- **Exercise**: Return the records below from the line containing "As can be seen" onward, exactly, through and including the last line.

────────

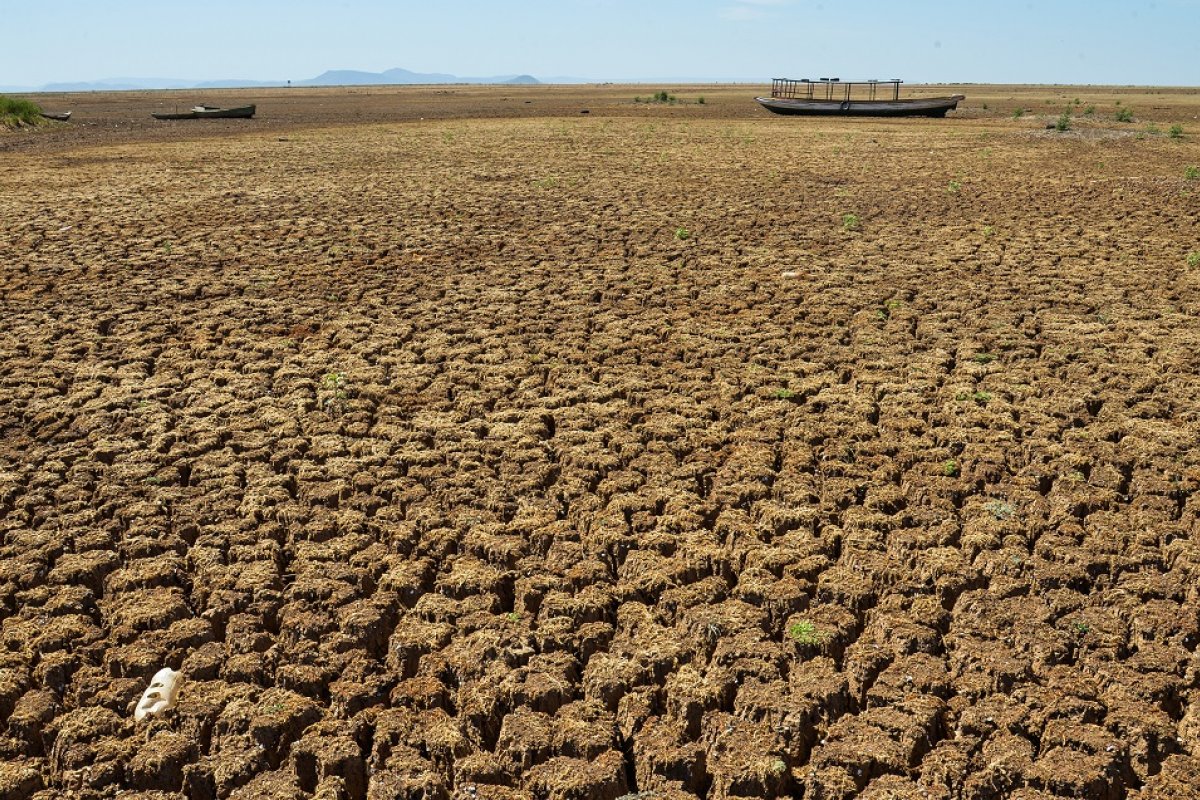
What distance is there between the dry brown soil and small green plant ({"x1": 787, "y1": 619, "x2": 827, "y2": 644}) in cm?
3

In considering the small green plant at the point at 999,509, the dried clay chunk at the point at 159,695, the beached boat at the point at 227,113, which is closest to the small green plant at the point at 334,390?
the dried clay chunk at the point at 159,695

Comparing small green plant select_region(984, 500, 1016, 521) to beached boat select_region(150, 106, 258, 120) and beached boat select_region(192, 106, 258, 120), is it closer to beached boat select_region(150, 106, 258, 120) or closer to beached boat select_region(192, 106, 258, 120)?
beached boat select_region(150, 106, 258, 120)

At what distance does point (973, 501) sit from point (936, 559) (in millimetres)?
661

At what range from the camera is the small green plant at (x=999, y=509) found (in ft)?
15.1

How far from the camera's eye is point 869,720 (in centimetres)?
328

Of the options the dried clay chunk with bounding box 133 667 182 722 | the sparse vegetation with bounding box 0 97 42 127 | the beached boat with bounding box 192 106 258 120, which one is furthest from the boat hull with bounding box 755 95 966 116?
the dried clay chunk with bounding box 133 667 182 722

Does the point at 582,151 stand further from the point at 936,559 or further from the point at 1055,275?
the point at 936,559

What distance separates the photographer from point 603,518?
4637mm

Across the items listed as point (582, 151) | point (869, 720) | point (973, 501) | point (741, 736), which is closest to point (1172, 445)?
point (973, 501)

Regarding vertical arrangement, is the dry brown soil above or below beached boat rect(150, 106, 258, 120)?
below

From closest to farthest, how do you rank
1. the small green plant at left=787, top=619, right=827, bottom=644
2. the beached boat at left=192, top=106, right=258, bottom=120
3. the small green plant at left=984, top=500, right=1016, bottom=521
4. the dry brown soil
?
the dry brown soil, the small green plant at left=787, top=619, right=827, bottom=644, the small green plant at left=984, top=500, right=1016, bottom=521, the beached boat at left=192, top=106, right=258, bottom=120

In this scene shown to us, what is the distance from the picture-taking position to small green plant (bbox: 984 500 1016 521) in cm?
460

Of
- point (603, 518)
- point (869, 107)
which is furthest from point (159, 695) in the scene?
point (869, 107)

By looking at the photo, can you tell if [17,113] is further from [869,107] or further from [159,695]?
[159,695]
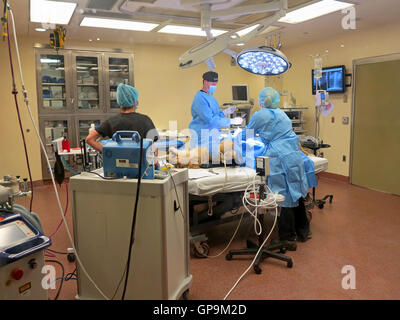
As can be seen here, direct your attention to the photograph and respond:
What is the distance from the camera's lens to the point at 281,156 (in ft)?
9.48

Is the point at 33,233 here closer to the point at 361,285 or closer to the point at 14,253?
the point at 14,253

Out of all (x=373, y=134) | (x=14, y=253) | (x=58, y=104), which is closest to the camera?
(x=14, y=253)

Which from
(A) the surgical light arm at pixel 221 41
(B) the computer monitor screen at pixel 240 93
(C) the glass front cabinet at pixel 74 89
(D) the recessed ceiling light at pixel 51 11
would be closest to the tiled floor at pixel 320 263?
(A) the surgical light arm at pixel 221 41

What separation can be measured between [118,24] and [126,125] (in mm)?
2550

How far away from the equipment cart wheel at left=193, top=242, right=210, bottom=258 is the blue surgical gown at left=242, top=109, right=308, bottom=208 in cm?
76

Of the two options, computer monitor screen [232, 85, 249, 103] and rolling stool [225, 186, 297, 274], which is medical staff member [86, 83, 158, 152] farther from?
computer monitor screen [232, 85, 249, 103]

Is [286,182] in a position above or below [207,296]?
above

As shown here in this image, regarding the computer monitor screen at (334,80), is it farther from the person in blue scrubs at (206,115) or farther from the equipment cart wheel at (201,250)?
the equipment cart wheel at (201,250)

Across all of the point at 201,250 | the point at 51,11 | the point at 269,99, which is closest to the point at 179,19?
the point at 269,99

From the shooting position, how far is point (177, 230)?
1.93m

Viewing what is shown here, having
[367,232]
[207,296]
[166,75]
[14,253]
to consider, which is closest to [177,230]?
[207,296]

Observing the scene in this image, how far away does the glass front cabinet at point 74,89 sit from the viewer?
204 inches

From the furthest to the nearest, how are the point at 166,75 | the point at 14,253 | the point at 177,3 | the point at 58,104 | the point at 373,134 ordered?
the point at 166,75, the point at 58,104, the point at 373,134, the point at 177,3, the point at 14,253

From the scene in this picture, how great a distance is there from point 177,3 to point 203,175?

────────

- **Expected answer**:
As can be seen here, direct your attention to the photograph and respond:
What is the distance from the camera's lens to the point at 281,156 (in ft)?
9.48

Is the point at 33,233 here closer to the point at 361,285 or closer to the point at 14,253?
the point at 14,253

Out of all (x=373, y=134) | (x=14, y=253) | (x=58, y=104), which is closest to the camera?
(x=14, y=253)

Which from
(A) the surgical light arm at pixel 221 41
(B) the computer monitor screen at pixel 240 93
(C) the glass front cabinet at pixel 74 89
(D) the recessed ceiling light at pixel 51 11
would be closest to the tiled floor at pixel 320 263?
(A) the surgical light arm at pixel 221 41

What separation can be measured between [118,24] and [126,125] (in mm)?
2550

How far away from the equipment cart wheel at left=193, top=242, right=210, bottom=258 is the blue surgical gown at left=242, top=109, right=308, bottom=208 in cm?
76

Of the two options, computer monitor screen [232, 85, 249, 103] and rolling stool [225, 186, 297, 274], which is medical staff member [86, 83, 158, 152] farther from?
computer monitor screen [232, 85, 249, 103]

Is [286,182] in a position above or below [207,296]?
above

As shown here in this image, regarding the computer monitor screen at (334,80), is it farther from the person in blue scrubs at (206,115) or farther from the equipment cart wheel at (201,250)?
the equipment cart wheel at (201,250)

Across all of the point at 201,250 | the point at 51,11 | the point at 269,99, which is closest to the point at 179,19?
the point at 269,99

From the shooting position, how far is point (177, 230)?
1.93m

Viewing what is shown here, having
[367,232]
[207,296]
[166,75]
[14,253]
to consider, which is closest to [177,230]?
[207,296]

Observing the scene in this image, how far away does the glass front cabinet at point 74,89 sit from the viewer?
204 inches

From the furthest to the nearest, how are the point at 166,75 | the point at 14,253 | the point at 177,3 | the point at 58,104 | the point at 373,134 ordered?
the point at 166,75, the point at 58,104, the point at 373,134, the point at 177,3, the point at 14,253

From the scene in this picture, how great a distance is there from point 177,3 to point 203,175?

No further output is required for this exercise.